Two of the biggest challenges facing the field of deep learning are power consumption and latency. To the first challenge, Max Welling’s keynote at ICML 2018 beautifully describes the concept of “Intelligence per Kilowatt Hour,” highlighting the imperative of power-efficient computation for AI. On the topic of latency, AI practitioners are acutely aware that in safety-critical, real-time applications like transportation, faster reaction times translate directly into higher safety. Two years ago, ground-breaking research by Shen et al. at MIT proposed an intriguing path towards both lower latency and higher energy efficiency: optical neural networks (ONNs). At last week’s CLEO conference, and in a longer form paper in Optics Express, we and our collaborators at UC Berkeley presented new findings around ONNs, including a proposal for how that original work could be extended in the face of real-world manufacturing constraints to bring nanophotonic neural network circuits one step closer to a practical reality.
Optical neural networks
Photons have long been attractive to hardware designers because of how quickly and easily they can move through matter. Silicon can be used as an optical medium, which means that we can harness decades of chip fabrication technology to build circuits for light. This technology, known as silicon photonics, opens up enormous possibilities in both the fields of communication and computation. One key contribution in Shen’s paper was the experimental demonstration of ideas from Reck and Miller that a common component of photonic circuits, known as a Mach-Zehnder inferometer (MZI), can be configured to perform a 2x2 matrix multiplication between quantities related to the phases of two light beams; moreover, they implemented Reck’s recipe for arranging these small matrix multiplications in a triangular mesh to create larger matrices. The end result is a photonic circuit that implements a matrix-vector multiplication—a core computation in deep learning.
As in any manufacturing process, there are imperfections, which means that there will be small variations within and across chips, and these will affect the accuracy of computations. In order to move ONNs closer to production, we wanted to understand how sensitive they were to typical process variations, especially as they scaled up to more realistic problem sizes. We also wanted to know whether we could make them more robust to these variations by considering different circuit architectures.

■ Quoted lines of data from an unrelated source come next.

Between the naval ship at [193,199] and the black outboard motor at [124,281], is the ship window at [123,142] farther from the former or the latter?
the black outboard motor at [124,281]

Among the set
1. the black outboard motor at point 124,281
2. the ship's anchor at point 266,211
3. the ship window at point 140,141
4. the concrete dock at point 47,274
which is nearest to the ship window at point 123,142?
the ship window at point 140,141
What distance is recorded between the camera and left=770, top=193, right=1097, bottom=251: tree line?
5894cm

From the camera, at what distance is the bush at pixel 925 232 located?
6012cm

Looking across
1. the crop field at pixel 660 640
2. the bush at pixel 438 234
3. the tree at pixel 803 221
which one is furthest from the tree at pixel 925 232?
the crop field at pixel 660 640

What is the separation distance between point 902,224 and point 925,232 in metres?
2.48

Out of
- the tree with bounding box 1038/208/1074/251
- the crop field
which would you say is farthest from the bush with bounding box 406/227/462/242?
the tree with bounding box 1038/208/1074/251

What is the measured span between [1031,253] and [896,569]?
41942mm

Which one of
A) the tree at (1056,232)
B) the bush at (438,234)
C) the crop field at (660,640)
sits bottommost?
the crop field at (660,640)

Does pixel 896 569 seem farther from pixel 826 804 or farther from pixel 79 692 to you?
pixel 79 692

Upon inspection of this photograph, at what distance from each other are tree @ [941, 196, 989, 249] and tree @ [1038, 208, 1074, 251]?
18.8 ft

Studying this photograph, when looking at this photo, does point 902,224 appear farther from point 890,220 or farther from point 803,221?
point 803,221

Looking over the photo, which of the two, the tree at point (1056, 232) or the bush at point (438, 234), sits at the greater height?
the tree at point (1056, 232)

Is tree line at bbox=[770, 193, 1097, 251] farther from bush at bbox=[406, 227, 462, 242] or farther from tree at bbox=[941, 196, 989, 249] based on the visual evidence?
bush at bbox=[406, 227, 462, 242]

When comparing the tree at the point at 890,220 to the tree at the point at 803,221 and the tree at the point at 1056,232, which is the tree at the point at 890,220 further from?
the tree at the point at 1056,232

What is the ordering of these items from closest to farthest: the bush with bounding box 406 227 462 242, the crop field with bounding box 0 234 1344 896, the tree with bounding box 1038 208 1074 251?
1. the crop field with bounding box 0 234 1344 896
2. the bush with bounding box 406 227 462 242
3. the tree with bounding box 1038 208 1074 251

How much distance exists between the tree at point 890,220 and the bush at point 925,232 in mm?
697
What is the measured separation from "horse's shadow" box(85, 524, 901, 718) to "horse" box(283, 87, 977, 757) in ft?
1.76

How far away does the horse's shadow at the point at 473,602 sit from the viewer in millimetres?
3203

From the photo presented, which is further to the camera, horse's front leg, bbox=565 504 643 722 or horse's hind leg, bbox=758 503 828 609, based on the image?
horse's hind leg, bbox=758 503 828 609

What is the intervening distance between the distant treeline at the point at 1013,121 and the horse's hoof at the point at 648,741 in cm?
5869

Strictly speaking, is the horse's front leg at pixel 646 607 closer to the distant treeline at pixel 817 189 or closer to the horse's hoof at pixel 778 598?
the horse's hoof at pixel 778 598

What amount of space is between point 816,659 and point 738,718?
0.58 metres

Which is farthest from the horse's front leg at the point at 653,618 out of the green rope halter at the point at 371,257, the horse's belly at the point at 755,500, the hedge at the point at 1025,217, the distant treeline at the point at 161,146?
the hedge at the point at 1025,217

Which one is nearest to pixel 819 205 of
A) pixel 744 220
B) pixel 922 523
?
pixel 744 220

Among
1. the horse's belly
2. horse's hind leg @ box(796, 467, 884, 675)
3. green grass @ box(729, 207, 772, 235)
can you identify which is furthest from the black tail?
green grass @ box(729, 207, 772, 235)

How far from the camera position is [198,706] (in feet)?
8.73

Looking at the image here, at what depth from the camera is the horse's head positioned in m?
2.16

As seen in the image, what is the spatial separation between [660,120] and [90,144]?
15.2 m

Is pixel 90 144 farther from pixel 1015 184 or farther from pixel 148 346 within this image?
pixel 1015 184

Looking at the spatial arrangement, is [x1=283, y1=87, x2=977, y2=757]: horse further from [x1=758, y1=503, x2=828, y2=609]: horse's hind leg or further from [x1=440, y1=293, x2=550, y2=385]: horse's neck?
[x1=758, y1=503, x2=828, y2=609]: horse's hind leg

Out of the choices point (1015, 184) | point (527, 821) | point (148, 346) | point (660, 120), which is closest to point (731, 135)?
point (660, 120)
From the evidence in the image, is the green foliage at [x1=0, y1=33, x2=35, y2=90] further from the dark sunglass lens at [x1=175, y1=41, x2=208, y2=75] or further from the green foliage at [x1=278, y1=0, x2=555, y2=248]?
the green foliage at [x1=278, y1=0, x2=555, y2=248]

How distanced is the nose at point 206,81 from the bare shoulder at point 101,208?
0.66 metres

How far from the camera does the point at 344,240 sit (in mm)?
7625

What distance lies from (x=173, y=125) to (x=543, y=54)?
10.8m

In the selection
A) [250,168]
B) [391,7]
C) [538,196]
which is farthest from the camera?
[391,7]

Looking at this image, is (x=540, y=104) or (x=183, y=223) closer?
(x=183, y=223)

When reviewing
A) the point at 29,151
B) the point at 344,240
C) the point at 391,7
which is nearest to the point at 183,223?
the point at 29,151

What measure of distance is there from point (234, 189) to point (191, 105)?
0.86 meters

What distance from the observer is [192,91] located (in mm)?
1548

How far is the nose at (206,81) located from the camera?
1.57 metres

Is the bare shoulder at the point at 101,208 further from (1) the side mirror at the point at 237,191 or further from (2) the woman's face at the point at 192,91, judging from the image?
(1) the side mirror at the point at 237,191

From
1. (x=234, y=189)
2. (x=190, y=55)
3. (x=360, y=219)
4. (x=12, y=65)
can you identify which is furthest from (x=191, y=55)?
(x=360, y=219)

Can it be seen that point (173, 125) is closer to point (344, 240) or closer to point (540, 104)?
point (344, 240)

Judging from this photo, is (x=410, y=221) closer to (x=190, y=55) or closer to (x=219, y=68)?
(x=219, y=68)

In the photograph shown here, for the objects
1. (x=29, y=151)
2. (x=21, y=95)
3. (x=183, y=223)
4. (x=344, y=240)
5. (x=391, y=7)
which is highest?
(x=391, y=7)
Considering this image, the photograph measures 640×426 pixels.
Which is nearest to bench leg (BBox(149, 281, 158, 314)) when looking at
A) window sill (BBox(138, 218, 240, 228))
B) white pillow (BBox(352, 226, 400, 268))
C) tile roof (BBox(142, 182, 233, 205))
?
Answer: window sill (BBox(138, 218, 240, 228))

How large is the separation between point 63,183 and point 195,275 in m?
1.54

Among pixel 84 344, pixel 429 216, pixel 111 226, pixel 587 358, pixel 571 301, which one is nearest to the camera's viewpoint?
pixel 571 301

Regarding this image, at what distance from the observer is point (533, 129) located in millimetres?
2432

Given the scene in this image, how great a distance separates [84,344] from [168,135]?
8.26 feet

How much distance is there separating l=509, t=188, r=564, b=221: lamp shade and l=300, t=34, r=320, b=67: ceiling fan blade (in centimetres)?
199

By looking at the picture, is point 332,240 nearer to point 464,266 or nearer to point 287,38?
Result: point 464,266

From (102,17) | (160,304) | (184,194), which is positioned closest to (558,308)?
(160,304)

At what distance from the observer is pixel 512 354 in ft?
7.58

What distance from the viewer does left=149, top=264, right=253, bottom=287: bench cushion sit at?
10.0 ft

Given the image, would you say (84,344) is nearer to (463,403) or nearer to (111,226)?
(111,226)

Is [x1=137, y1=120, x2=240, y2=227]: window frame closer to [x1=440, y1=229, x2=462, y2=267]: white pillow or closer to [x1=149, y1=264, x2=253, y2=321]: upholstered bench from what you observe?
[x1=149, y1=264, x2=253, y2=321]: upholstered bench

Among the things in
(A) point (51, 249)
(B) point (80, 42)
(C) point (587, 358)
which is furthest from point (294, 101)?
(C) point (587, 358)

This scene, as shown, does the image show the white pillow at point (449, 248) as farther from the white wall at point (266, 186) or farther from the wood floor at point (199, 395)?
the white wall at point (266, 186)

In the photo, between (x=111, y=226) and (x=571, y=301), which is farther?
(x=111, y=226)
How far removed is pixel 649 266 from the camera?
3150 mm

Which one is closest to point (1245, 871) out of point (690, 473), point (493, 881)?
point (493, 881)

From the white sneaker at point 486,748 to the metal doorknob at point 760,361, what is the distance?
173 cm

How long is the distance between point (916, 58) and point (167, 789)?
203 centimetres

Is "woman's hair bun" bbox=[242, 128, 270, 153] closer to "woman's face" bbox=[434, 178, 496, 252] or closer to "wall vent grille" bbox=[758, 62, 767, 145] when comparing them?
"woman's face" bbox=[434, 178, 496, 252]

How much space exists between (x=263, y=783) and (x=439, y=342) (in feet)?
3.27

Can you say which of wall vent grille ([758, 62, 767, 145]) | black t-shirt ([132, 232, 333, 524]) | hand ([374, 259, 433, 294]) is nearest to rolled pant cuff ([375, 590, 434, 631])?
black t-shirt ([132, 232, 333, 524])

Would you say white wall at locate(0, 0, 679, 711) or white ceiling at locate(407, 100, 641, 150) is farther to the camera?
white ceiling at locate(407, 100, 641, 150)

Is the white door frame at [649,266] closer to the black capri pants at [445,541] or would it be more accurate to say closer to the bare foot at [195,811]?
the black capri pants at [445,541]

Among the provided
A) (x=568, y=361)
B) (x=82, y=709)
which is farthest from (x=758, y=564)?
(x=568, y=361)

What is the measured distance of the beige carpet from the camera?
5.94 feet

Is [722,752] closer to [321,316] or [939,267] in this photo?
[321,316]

In a newly published paper, we considered two architectures for building an optical neural network engine out of MZIs. One of them, which we called GridNet, arranges the MZIs in a grid; the other, which we called FFTNet, arranges the MZIs in a butterfly-like pattern modelled after architectures for computing Fast Fourier Transforms (but in our case the weights are learned from data, so the computation will not, in general, be an actual FFT). We then trained these two architectures in a software simulation on a benchmark deep learning task of handwritten digit recognition (MNIST). We found that in the case of double-precision floating point accuracy, GridNet achieved higher accuracy than FFTNet (~98% vs ~95%). However, we found that FFTNet was significantly more robust to manufacturing imprecision, which we simulated by adding noise to the amount of phase-shifting and transmittance of each MZI. After setting these noise levels to realistic levels, GridNet’s performance fell below 50% while FFTNet’s remained nearly constant.
The Power of Scale
If ONNs are to become a viable piece of the AI hardware ecosystem, they will need to scale up to larger circuits and industrial manufacturing techniques. Our finding addresses both of these issues. Larger circuits will require more devices, such as MZIs, per chip. Therefore, attempting to “fine tune” each device on a chip post-manufacturing will be a growing challenge. A more scalable strategy will be to train ONNs in software, then mass produce circuits based on those parameters. Our results suggest that choosing the right architecture in advance can greatly increase the probability that the resulting circuits will achieve their desired performance even in the face of manufacturing variations.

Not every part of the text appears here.